(Supplied text begins)

What were your symptoms?

There were many different things that appeared all at once.  For a couple of weeks I was very tired, had no energy and couldn’t eat. Every time I lay down it felt like something was pressing on my chest and one of my eyes was protruding. 

How was your condition picked up and diagnosed?

I attended A&E in May 2019 with a tight chest and fast heartbeat but they put it down to anxiety.  I had lost a lot of weight. I had gone down a clothes size so had to rebuy all my clothes in a smaller size. For a good few weeks, I had felt really tired and had been sweating heavily during the night. It was so bad at one point that I had to use different pillows and change bedding throughout the night. Also, when I lay down it felt like something was sitting on my chest forcing me down.

(Supplied text ends)
(Records provided begins)

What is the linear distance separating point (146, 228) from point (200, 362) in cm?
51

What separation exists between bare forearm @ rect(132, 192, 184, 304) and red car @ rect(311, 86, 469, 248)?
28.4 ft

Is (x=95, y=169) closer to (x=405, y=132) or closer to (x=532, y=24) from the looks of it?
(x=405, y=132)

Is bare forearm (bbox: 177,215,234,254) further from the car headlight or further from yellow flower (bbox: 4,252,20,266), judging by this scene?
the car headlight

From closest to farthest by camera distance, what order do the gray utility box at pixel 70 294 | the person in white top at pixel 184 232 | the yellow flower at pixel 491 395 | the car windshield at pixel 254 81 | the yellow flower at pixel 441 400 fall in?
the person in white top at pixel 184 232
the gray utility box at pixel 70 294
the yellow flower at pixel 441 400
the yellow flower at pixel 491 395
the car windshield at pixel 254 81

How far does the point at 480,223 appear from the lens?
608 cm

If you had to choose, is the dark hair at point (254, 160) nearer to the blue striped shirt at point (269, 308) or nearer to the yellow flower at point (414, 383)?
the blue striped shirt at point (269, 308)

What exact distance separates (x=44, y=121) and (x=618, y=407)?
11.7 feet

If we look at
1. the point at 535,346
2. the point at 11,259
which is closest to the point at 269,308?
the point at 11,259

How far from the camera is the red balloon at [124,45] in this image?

(Records provided ends)
(Records provided begins)

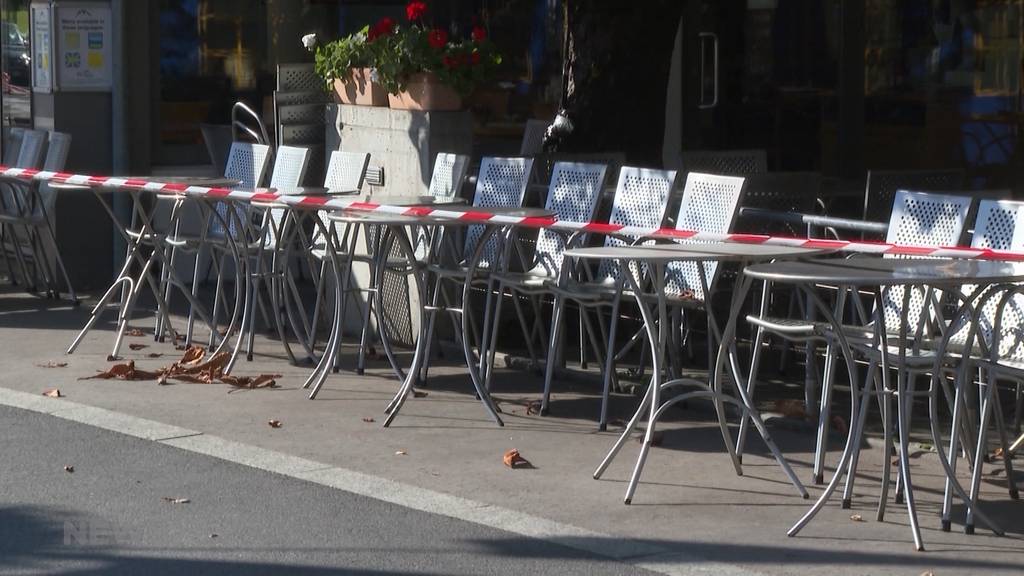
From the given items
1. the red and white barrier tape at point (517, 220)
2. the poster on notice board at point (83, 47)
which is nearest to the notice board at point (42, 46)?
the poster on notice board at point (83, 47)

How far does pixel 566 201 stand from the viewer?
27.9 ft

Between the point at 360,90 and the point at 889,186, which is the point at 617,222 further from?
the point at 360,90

(Records provided ends)

Activity list:
#1 In the patient account at the top, does each statement agree with the text? Answer yes or no for each, and quote the words that decide it.
(a) The person went to A&E in May 2019.
(b) At A&E, the tight chest and fast heartbeat were put down to a heart problem.
(c) The person had gained weight before going to A&E.
#2 Answer these questions from the patient account, one answer a line:
(a) According to the answer on symptoms, for how long was the person very tired?
(b) By how many sizes did the person's clothes size go down?
(c) What did night sweating make the person use or change during the night?
#3 Continue the patient account about symptoms and diagnosis, picking up after its last sentence.

Numbered answers:
#1
(a) Yes: "I attended A&E in May 2019"
(b) No: "they put it down to anxiety"
(c) No: "I had lost a lot of weight."

#2
(a) A couple of weeks
(b) One size
(c) Different pillows and the bedding

#3
After struggling with day-to-day activities due to fatigue, and noticing one of my eyes was looking enlarged, I made the decision to take myself to the walk-in centre in Sheffield.  I waited several hours in the clinic and was almost at the point of leaving due to the waiting time. Thankfully I was persuaded not to by the doctor who checked my heart rate and told me it was over 150. This pretty much saved my life!

I was then sent to A&E immediately where they did extensive tests due to the amount of symptoms I had. They discovered I had over a litre of fluid around my heart. This had built up to protect it from my body attacking it and I had to have it drained within hours. This is when the doctors diagnosed Graves’ disease and thyroid eye disease.

Did you know much about thyroid disorders before your diagnosis?

I knew pretty much nothing about thyroid disorders.

What treatment have you undergone?

After months of appointments with my endocrinologist, I was offered the option of either radioiodine (RAI) treatment or surgery (total thyroidectomy).  After taking on board my endocrinologist’s advice, and speaking with my family, I chose to go with a total thyroidectomy.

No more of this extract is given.